October 17, 1997

Mr. Mike Loucy

Sprint PCS

4 British American Boulevard

Latham, NY 12110

Dear Mr. Loucy:

You have inquired as to whether a local government may, consistent with the Communications Act, require a provider of personal wireless services to test its facilities for compliance with the Commission's radio frequency (RF) emissions guidelines. Section 332(c)(7)(B)(iv) of the Communications Act, 47 U.S.C. 332(c)(7)(B)(iv), provides that a local government "may not regulate the placement, construction, and modification of personal wireless service facilities on the basis of the environmental effects of radio frequency emissions to the extent that such facilities comply with the Commission's regulations concerning such emissions." Neither the text of the Act nor the legislative history indicates to what extent localities are permitted to request that personal wireless service providers demonstrate compliance with the Commission's guidelines.

In a recent Notice of Proposed Rulemaking (NPRM), the Commission recognized that local governments have a reasonable interest in assuring themselves and their constituents that facilities will comply with the guidelines.(1) At the same time, the Commission expressed concern that unnecessarily burdensome verification requirements may unduly delay the siting of personal wireless service facilities contrary to the intent of Section 332(c)(7). The Commission therefore initiated a process toward formulating guidelines as to what sort of information a state or local authority may require.

The Commission's RF emissions guidelines limit the total amount of emissions to which both the general population and workers or others who can control their exposure may be exposed. Under the guidelines, the operators of some personal wireless service facilities must submit information for evaluation by the Commission showing that the facility will not expose anyone to emissions that exceed the guidelines. If the facility will not comply with the guidelines, the operator must submit an Environmental Assessment and cannot construct or operate the facility until the Assessment is approved. Other facilities, however, because of the low power at which they operate or their height above the ground, are considered so unlikely to cause exposure that exceeds the guidelines that they are "categorically excluded" from routine evaluation. These facilities still must comply with the substantive guidelines, but unless the Commission specifically orders otherwise an operator ordinarily may assume compliance.
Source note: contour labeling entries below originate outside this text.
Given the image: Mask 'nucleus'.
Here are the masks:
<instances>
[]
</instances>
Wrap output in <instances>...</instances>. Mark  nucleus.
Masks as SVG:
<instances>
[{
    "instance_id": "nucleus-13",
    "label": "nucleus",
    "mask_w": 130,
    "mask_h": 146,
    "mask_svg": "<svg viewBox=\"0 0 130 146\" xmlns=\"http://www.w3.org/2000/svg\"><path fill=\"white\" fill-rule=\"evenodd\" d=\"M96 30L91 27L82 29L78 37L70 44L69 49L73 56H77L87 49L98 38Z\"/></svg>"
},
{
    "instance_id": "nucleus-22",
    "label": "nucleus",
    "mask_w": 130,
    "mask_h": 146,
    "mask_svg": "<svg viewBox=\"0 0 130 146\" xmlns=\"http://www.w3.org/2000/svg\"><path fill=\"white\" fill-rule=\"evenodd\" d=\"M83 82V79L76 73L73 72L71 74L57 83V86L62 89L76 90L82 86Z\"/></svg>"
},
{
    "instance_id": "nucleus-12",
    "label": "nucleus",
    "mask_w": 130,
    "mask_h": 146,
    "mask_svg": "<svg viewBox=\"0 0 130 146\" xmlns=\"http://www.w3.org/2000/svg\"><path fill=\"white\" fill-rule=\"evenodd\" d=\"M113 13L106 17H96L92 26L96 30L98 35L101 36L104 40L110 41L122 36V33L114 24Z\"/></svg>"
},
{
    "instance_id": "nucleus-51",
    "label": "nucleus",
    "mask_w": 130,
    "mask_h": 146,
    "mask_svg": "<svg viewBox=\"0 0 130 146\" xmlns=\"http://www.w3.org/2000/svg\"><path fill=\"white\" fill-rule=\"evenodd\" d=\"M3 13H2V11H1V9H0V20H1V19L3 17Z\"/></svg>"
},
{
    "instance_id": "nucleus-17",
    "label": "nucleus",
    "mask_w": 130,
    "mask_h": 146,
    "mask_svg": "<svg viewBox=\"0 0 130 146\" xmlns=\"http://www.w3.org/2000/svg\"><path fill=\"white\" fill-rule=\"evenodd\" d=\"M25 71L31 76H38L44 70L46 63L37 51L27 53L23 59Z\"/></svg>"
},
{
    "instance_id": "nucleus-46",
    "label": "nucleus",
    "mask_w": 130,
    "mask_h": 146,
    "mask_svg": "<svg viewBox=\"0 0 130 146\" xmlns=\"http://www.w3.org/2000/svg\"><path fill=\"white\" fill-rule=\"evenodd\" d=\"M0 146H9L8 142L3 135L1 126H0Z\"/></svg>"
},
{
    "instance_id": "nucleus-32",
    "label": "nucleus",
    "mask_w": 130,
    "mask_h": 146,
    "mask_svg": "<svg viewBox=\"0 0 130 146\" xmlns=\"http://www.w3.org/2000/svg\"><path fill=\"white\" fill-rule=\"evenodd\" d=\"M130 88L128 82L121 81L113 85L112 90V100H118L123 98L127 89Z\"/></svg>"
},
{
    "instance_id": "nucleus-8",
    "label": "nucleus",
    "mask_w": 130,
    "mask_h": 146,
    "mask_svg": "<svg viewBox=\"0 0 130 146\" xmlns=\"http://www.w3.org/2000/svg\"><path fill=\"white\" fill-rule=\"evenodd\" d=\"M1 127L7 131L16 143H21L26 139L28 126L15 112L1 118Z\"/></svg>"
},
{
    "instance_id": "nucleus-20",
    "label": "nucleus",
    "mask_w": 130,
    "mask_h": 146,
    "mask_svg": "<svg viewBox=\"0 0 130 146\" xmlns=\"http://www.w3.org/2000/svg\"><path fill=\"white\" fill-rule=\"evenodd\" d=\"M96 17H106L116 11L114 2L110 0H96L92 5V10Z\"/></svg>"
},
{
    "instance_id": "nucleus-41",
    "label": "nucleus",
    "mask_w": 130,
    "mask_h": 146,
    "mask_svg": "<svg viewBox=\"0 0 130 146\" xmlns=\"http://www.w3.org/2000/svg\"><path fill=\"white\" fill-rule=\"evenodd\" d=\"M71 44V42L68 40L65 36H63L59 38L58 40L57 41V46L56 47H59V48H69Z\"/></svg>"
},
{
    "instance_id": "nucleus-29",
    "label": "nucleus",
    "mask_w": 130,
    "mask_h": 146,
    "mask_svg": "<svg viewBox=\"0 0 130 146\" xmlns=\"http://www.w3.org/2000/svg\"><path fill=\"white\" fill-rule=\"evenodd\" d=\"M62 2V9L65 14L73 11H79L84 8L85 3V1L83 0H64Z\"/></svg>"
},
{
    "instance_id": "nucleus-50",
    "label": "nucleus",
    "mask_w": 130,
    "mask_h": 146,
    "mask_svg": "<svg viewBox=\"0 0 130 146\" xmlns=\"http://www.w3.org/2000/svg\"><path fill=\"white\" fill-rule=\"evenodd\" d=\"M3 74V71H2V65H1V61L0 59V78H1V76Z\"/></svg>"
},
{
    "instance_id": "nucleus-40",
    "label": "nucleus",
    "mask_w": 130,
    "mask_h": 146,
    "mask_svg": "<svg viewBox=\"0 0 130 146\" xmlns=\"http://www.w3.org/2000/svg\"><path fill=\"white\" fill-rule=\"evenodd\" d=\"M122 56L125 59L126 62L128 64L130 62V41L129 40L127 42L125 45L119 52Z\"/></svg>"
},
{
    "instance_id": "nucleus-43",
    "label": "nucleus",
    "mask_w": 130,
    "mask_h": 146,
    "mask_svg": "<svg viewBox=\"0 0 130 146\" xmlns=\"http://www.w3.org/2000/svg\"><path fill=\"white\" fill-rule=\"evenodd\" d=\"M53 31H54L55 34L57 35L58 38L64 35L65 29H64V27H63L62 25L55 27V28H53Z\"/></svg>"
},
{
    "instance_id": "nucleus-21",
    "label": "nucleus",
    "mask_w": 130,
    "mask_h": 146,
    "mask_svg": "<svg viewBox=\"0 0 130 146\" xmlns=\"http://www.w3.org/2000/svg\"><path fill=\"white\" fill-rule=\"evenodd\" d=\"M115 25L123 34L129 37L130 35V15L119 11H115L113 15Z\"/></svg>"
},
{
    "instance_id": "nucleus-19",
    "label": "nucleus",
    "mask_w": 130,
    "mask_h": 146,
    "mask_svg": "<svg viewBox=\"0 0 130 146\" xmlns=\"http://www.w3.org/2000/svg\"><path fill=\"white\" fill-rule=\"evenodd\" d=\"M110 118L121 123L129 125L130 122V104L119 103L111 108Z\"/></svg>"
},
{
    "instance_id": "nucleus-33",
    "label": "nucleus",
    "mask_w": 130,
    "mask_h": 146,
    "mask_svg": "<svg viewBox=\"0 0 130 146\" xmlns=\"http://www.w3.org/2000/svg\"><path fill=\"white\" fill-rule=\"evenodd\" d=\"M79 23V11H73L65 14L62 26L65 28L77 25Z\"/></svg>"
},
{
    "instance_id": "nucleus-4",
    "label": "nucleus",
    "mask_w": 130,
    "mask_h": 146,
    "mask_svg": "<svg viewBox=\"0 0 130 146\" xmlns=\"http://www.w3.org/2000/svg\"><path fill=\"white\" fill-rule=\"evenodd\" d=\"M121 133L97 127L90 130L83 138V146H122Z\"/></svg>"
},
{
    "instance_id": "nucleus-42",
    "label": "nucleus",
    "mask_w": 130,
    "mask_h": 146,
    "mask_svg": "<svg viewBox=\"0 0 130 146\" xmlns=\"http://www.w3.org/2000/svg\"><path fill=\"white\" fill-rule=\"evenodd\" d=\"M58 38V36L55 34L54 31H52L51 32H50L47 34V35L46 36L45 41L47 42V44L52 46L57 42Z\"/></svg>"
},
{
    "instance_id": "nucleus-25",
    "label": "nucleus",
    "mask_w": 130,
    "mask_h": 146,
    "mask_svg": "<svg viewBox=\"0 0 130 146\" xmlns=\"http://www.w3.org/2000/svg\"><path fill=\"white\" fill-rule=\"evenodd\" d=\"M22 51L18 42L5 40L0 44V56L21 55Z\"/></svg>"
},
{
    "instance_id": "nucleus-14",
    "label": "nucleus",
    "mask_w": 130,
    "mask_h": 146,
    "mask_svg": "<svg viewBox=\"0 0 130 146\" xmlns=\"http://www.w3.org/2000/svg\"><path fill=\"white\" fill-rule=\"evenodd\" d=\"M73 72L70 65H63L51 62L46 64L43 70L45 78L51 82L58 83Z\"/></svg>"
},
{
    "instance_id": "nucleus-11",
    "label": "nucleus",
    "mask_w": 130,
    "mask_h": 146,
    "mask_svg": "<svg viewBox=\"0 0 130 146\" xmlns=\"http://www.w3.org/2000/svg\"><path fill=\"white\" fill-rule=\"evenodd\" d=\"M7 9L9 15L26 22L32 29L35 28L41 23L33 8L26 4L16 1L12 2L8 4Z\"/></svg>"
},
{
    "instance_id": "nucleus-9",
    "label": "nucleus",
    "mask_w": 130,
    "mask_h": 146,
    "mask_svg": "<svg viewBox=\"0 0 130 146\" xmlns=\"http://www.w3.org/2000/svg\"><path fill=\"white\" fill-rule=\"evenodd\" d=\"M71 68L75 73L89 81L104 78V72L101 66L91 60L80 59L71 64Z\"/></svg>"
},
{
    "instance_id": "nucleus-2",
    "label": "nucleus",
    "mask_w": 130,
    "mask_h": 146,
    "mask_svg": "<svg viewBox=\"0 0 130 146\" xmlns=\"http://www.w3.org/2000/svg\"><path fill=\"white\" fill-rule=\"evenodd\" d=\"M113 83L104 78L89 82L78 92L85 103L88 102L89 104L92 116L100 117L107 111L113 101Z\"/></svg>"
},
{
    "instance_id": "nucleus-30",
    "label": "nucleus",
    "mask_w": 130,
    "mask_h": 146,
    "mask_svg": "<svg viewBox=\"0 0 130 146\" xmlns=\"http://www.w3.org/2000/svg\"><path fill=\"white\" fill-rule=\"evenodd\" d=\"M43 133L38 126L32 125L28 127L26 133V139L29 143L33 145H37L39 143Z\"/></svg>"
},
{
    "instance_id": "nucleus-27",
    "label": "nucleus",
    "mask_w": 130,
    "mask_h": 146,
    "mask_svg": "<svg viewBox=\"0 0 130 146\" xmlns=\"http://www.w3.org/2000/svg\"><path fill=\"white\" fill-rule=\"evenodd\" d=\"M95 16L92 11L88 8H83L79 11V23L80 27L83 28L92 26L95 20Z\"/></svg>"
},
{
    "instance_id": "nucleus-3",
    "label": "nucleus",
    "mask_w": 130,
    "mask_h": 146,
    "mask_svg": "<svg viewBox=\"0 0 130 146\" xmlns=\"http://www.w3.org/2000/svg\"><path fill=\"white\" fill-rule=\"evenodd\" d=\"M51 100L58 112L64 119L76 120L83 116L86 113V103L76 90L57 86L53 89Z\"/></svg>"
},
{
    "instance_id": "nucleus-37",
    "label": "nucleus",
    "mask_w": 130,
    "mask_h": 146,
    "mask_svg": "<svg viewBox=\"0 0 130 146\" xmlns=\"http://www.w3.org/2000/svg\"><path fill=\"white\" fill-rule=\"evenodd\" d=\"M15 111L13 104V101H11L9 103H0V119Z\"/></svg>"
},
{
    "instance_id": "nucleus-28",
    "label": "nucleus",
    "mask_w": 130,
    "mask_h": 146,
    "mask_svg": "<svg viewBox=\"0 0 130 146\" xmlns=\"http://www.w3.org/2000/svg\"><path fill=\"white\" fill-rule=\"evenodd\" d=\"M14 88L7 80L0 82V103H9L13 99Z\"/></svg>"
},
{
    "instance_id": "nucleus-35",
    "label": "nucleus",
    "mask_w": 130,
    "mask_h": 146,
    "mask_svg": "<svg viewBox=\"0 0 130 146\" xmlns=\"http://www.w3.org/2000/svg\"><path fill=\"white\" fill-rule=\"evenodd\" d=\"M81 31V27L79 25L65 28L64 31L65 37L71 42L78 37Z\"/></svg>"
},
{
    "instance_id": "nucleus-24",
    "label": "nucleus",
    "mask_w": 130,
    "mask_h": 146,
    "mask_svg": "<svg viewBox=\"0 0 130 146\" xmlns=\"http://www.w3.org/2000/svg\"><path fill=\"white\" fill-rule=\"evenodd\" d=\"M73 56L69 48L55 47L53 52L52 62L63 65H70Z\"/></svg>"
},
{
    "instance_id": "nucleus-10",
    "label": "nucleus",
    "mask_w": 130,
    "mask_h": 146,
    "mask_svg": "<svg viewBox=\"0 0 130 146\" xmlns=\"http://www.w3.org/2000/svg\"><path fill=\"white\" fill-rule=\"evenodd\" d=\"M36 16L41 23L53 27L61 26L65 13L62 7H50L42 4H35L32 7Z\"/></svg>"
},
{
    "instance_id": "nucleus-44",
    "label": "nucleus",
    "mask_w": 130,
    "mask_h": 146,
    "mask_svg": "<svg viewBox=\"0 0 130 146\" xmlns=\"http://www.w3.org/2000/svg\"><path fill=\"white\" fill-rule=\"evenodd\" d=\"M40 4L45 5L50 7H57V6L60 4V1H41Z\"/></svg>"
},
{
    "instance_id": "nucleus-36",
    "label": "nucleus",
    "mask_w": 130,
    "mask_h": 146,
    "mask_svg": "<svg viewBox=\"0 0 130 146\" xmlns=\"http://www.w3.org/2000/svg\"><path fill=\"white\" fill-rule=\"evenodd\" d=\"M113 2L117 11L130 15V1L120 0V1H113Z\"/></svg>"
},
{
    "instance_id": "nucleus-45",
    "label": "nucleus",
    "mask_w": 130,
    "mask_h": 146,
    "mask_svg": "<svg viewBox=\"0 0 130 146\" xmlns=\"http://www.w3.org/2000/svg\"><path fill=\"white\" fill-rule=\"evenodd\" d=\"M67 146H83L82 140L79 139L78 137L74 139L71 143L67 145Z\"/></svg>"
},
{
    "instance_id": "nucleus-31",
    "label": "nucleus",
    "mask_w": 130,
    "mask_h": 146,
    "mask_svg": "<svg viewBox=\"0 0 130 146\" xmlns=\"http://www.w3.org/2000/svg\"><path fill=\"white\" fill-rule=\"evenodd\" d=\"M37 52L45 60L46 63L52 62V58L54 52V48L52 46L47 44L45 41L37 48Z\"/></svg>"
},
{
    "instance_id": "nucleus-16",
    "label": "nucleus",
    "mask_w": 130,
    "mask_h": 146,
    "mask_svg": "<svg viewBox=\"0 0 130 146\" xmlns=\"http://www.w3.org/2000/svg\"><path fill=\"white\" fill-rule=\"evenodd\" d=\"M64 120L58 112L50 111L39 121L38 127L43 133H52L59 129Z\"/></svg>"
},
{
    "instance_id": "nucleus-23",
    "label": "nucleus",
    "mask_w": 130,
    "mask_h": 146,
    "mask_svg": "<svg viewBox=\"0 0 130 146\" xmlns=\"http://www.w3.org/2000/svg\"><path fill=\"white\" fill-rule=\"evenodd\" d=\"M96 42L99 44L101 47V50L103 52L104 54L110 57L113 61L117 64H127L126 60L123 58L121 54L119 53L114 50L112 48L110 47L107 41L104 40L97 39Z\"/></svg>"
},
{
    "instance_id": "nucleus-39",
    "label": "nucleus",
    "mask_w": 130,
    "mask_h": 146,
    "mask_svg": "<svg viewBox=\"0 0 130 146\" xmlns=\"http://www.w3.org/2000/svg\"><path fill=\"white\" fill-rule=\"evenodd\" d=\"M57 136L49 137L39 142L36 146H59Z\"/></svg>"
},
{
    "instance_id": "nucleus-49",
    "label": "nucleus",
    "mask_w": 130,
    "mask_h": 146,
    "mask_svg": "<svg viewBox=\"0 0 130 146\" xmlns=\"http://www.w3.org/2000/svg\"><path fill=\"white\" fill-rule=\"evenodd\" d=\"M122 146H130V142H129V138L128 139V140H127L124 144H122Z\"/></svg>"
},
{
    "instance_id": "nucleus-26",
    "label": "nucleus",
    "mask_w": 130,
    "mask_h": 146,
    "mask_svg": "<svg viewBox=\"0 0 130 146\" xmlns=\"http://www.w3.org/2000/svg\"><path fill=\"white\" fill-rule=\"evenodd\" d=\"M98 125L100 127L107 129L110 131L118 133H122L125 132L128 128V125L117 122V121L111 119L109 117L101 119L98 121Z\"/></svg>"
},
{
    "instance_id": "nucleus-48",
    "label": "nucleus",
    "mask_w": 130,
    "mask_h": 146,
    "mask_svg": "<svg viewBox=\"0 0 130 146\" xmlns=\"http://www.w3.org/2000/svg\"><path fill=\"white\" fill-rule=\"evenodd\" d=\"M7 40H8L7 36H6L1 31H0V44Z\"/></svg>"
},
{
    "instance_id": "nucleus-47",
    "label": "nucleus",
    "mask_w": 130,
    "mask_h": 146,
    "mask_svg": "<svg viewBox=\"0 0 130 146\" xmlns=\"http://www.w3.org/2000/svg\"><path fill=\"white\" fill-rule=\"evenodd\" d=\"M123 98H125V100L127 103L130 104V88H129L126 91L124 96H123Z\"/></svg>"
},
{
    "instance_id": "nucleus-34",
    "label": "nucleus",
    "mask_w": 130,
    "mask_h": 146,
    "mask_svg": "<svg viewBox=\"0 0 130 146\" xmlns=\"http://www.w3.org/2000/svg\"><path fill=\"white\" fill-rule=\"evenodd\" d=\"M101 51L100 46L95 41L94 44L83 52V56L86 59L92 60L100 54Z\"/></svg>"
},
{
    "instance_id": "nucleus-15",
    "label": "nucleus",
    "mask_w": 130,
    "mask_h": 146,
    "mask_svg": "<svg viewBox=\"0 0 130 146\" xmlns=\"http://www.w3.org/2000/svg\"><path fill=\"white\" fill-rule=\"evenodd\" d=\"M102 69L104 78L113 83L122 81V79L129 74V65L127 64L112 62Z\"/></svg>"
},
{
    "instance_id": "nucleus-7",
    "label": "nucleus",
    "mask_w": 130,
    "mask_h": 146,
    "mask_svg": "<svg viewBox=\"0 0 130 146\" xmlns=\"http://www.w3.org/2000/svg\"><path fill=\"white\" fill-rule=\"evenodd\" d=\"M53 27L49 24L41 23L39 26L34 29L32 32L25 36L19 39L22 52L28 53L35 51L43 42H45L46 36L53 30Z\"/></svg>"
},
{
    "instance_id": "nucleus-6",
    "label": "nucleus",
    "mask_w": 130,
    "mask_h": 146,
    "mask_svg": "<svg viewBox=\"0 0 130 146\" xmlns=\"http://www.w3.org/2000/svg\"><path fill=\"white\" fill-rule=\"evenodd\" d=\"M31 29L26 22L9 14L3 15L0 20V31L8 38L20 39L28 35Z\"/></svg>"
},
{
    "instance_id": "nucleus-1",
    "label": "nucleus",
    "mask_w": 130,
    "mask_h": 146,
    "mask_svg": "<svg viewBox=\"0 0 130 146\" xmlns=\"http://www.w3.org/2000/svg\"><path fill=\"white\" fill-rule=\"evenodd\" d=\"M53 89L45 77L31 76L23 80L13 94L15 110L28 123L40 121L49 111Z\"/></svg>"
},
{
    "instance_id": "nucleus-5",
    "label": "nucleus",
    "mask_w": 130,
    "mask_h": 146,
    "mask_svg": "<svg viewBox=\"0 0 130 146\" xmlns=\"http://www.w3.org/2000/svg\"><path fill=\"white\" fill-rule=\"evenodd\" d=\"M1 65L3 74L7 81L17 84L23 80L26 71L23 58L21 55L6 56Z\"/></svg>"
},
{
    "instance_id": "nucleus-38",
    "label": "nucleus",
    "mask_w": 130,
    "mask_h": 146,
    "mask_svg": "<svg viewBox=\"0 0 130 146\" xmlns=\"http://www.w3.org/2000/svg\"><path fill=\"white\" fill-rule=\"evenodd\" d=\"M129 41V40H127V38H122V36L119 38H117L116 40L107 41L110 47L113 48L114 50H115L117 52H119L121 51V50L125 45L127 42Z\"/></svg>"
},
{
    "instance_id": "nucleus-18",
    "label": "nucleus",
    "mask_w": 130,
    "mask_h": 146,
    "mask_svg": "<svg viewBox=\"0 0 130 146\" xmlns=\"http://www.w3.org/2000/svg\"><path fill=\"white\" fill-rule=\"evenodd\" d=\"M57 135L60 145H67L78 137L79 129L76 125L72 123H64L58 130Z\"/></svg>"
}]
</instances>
In the NPRM, the Commission tentatively concluded that for facilities which are not categorically excluded, a state or local government should be permitted to request only copies of any and all documents related to RF emissions that were submitted to the Commission as part of the licensing process. The Commission requested comment on this tentative conclusion. For facilities which are categorically excluded, the Commission tentatively concluded that it should adopt one of two approaches, and it requested comment on both. Under the first approach, a state or local government could request only that the personal wireless service provider certify in writing that its proposed facility will comply with the guidelines. Under the second approach, a government could require a more detailed showing. However, the Commission believed this approach would be workable only if it adopted uniform standards for such a demonstration.

In the interim, until permanent guidelines are adopted, the Commission issued a non-binding policy statement in order to provide guidance as to the standards it would likely use in evaluating any petition that may come before it alleging a violation of Section 332(c)(7)(B)(iv). The Commission stated that it would be less likely to find that a local government had violated the Act if, in the case of a facility which is not categorically excluded, the local government requested only copies of documents that were submitted to the Commission. For categorically excluded facilities, the Commission would be less likely to find a violation if the local government simply requested a written statement signed by the personal wireless service provider or its representative containing: (1) a statement that the proposed or existing facility does or will comply with the Commission's guidelines; (2) a statement or explanation of how compliance was determined; (3) an explanation as to what, if any, restrictions on access will be maintained to ensure compliance; and (4) a statement as to whether other significant transmitting sources are located at or near the transmitting site and, if so, whether their emissions were considered in determining compliance.

For further information, I urge you to consult the text of the NPRM. The NPRM may be downloaded from the Commission's World Wide Web site at http://www.fcc.gov/wtb/

siting.html. Hard copies are available for a fee from the Commission's copy contractor, International Transcription Service, 1231 20th Street N.W., Washington, DC 20036.

I hope this information addresses your inquiry. If you have further questions or concerns, please contact Jeffrey Steinberg or Shaun Maher of my staff at (202) 418-0620.

Sincerely,





David L. Furth

Chief, Commercial Wireless Division

Wireless Telecommunications Bureau

1. See Procedures for Reviewing Requests for Relief From State and Local Regulations Pursuant to Section 332(c)(7)(B)(v) of the Communications Act of 1934, WT Docket No. 97-192, Second Memorandum Opinion and Order and Notice of Proposed Rulemaking, FCC 97-303, paras. 142-148 (released Aug. 25, 1997).